Books often ended predictably. The prince married the princess, the monster was defeated, true love saved the beast and formed a creature of unimaginable beauty, and everyone lived happily ever after. And true those endings never confounded me or bored me in the slightest; it felt that it was how the world was meant to be, written down in those pages. There wasn't a problem in questioning the penmanship, the escape. But it was foolish of me to believe in that. The world wasn't as nearly predictable as that, despite my wishing it was. The prince from chapter three wasn't as charming as he led the young heroine to believe, monsters never truly died, and true love wasn't strong enough to save the beast.

My heart ached at knowing the story was my own, and for all its dangers and mysteries, the unexplored ending was ten times more appealing than what was already known. I saw that in you, did you know? You promised an unfolding, an enduring sense of wonder and constant discovery. We could be anything, wanted to be anything, and was ready to tear apart what we thought we knew to find what was buried underneath. And why? I sought for the answer in your face, just as you searched for it in mine, but the answer was ridiculously simple and didn't demand more time than what was needed. Our clasp tightened, and we resumed our embrace in bed, tattered and tumbling, moans creaked under a springy mattress. Separate dreams combined as one, and we ran together to a place we only knew, but not as of yet.

It came down to a matter of choice, and we chose the unknown.

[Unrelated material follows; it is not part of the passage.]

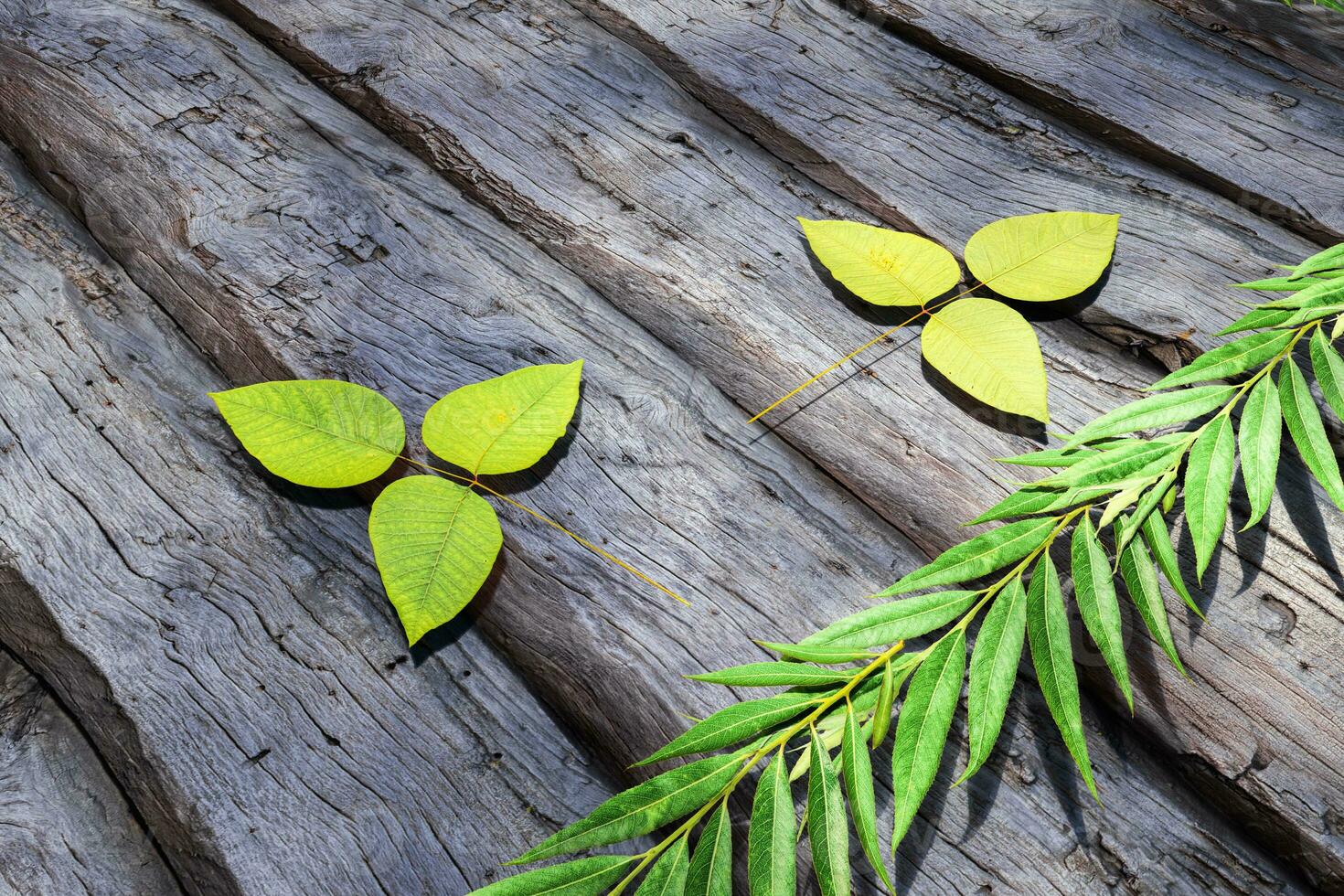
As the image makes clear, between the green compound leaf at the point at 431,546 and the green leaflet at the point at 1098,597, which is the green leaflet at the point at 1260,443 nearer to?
the green leaflet at the point at 1098,597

a/n: With leaked Belle/Will (scarlet beauty) photos popping up and the premiere this Sunday both spurred a moment of trying something new. Plus, FreyReh made a wonderful edit on her tumblr of them, along with the song idea. The edit is on her tumblr under the 'scarlet beauty' tag. Go there if you haven't already.

He and Belle have something in common: past lovers choosing power over them. We don't know what happened to Anastasia, but Will obviously misses her, if the Red Queen illustration wasn't an indication. It's going to be interesting watching their relationship move forward and what possibilities are out there for them. If there's one thing I've gotten from Once Upon a Time is that your first love isn't necessarily your true or final love, and that moving on is a part of life, scary but hopeful.